Hi everyone,
I have created a few models using Deep Learning but mostly have worked with images. Unlike with audio, images can be cropped, resized, etc.
So, I was in the process of creating a Speech Recogniton model (for Spanish) as my thesis and I got to do these steps:
-
This is my dataset, the dataset are of different lengths.
-
I created spectrograms for each one of them with 128 features, and of course each one has different numbers of frames due to their duration variation.
-
I created a custom dataset where each data is spectrogram + label:
train_dataset = SpanishSpeechDataSet(csv_file='../input/spanish-single-speaker-speech-dataset/transcript.txt', root_dir='../input/spanish-single-speaker-speech-dataset/', data_type='train')
I did a test and show the spectrogram:
- I create a data processing function:
def data_processing(audio_data):
spectrograms = []
labels = []
input_lengths = []
label_lengths = []
for (spec,label) in audio_data:
#The spectrogram is in (128, 407) and (128, 355) for example but later on for padding the function expects (407, 128) and (355, 128). So we need to transpose the matrices.

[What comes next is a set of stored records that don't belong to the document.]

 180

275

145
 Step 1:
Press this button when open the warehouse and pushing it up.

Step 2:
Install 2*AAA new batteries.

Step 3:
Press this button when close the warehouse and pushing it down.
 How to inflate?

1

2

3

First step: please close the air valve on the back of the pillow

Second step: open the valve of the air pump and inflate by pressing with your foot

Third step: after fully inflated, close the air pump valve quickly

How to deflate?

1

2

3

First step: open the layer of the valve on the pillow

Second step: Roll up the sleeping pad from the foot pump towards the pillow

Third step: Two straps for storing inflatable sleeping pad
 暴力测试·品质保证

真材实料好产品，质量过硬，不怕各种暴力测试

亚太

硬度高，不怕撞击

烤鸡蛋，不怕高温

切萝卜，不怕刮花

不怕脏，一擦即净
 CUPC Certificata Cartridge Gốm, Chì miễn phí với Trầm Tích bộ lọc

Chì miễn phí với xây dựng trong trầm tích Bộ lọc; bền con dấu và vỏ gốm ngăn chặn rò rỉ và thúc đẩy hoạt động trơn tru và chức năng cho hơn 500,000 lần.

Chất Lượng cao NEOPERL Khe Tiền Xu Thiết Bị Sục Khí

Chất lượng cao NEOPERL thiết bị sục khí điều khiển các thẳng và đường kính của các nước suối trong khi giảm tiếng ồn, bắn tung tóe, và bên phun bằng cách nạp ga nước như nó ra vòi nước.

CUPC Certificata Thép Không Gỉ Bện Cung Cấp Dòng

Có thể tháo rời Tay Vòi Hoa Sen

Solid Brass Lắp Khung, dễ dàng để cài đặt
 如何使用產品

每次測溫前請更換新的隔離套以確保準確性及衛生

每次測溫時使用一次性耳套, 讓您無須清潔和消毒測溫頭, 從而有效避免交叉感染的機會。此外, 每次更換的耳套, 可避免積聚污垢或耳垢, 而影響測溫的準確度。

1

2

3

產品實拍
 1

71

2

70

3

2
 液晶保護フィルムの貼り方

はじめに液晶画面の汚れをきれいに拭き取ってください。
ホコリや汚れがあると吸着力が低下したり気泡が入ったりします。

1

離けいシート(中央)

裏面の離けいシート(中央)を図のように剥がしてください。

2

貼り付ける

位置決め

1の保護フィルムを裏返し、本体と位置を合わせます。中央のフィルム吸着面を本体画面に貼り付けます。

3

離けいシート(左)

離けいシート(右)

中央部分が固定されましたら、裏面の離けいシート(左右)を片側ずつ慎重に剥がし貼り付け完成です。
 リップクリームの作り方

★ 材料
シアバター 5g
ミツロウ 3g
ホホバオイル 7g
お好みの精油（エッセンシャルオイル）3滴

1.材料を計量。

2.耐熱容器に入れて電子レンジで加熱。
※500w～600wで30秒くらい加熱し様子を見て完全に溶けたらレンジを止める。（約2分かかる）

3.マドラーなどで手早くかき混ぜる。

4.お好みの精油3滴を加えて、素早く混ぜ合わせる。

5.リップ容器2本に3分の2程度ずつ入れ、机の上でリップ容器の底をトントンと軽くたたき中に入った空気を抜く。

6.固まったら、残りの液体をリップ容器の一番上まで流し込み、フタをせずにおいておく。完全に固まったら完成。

spectrograms.append(torch.Tensor(spec.transpose()))
t = TextProcessing()
label = torch.Tensor(t.text2int(text=label))
labels.append(label)
input_lengths.append(spec.shape[0]//2)
label_lengths.append(len(label))
print(len(spectrograms))
spec_pad = torch.nn.utils.rnn.pad_sequence(spectrograms, batch_first=True).unsqueeze(1).transpose(2,3)
label_pad = torch.nn.utils.rnn.pad_sequence(labels, batch_first=True)
return spec_pad, label_pad, input_lengths, label_lengths
- DataLoader:
data_loader = DataLoader(dataset=train_dataset, batch_size=32,shuffle=True,collate_fn=lambda x: data_processing(x))
- Test the size of each:
it = iter(data_loader)
first = next(it)
second = next(it)
print(first[0].shape)
print(second[0].shape)
32
32
torch.Size([32, 1, 128, 594])
torch.Size([32, 1, 128, 558])
For each batch, the max size of the batch is different.
- Now, my question is if I want to pass these to a RNN, the input size would be 128 (number of features of the spectrogram) or would it be the frames (above case 594 or 558)? I am really confused!
Thanks.
BR,
Shweta.